I was a bit unsure about going ahead and publishing this post after last week’s. To explain it briefly, after watching a programme by the BBC’s Panorama on the antidepressant, Sertraline, I was left feeling very rattled and disheartened. I won’t go into it any more than that but if you want to read my response, you can find the post here. However, I’ve decided to share what’s going on for me in terms of my medication anyway. This journey of coming off meds can seem a long and scary one and I want to reach out to people who may be in the same/similar position with the reminder: you are not alone.
A couple of weeks ago, I went back to my GP after it dawned on me that I have been taking my prescription of Sertraline for exactly a year. This is the longest I have ever taken antidepressants before. The first time I was prescribed this was for depression after an upsetting and difficult break up. I took 50mg and was on it for 6 months. It was almost like I could sense when I didn’t need it anymore and the GP helped me to wean myself off them.
You can learn more about the medication that I have taken as a result of my OCD and depression here but to give you a brief overview: this time last year, I went back to my GP when I could feel OCD flaring up again. The whole thing was very upsetting; I hadn’t long been off Sertraline from the first time and had, for a while, been feeling in a (relatively) good place in my life. I knew that I needed to go back to the GP but I also knew that in doing this, antidepressants would be the suggested route to feeling better. And this scared me. I felt like a failure.
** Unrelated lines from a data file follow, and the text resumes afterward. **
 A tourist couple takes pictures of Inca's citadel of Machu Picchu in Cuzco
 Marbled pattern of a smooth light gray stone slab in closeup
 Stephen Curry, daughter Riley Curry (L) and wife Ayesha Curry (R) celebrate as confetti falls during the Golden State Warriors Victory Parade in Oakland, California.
Fast forward through the year and I have been taking 100mg of Sertraline (stuffed into what I can now see was a pretty big tablet) every single day of every single week of every single month alongside CBT sessions. What sort of kick started me into booking another GP appointment was, not only realising I had been on them a year, but also the side effects I was experiencing.
I know this may seem like a change of subject but stick with me… I’ve recently been watching a show on Amazon called Please Like Me. I think I’m actually going to give this show its very own blog post because it’s just been absolutely amazing and I finished it in a week and I’m really sad about that. Anyway. Slight spoiler here. A scene which really spoke to me involved two characters in the show, one who was diagnosed with bipolar and one who was diagnosed with depression, discussing the side effects of their antidepressants. In this scene, the lines felt like they had been written for me, perfectly explaining how I felt on my own antidepressants:
“You take medication to get yourself out of a dark hole but you end up just in a display home on an empty street.”
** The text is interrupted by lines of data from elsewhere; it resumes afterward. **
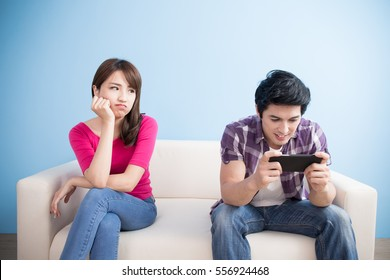 woman is getting bored while man is playing smart phone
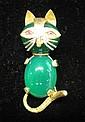 18 karat yellow gold 'cat' pin, , Ruby 'eyes' and green stone body.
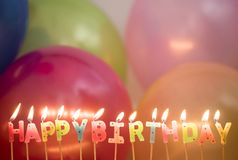 Closeup of lit birthday candles birthday wishes concept Stock Images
“I don’t want to spend the rest of my life feeling the same way at a friend’s wedding as I do at their funeral.”
“You know you feel like you’re ready to come off medication because the medication is working. You know it stops working when you stop taking it.”
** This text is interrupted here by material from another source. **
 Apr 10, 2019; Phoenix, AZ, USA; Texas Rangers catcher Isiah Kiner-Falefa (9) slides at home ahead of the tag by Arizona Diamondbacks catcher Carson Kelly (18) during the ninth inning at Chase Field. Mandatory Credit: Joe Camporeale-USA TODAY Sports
“It really hurts to know that I need to take pills simply to function… I can’t wait to be beige again.”
I have gone down to 50mg of Sertraline in the hopes that I will be able to slowly wean myself off them for the exact same reasons these characters discussed in Please Like Me. ‘Beige’ is the absolute perfect word; taking the higher dose of Sertraline seems to have helped in terms of quietening my mind down but I felt nothing. I didn’t feel happy, I didn’t feel sad, I couldn’t really feel anything. I was beige. And I was so tired of feeling beige.
Making the decision to come off medication is always a hard one or it is for me anyway. I knew it was something that I wanted to do but it is such a frightening decision to make. It feels like a gamble: I could be throwing all that hard work away, all that building up of my brain to be as ‘normal’ as it could be. What if I only feel better because of the medication and now I’ve taken the only element out the equation that was helping things to keep ticking over?
I’ll admit, I’m scared. I’m scared to find out the truth about how much of my ‘recovery’ has been down to my own hard work or whether it’s been that of the tablets. The trick with antidepressants is to come off them slowly, not to suddenly stop taking them all together one day. This can produce side effects as bad, if not worse, than those that people can experience when they first start taking them.
So that’s the plan. Slowly lower the dose until I’m not taking Sertraline any longer. To hopefully lose that feeling of beige and learn that it was my own hard work after all.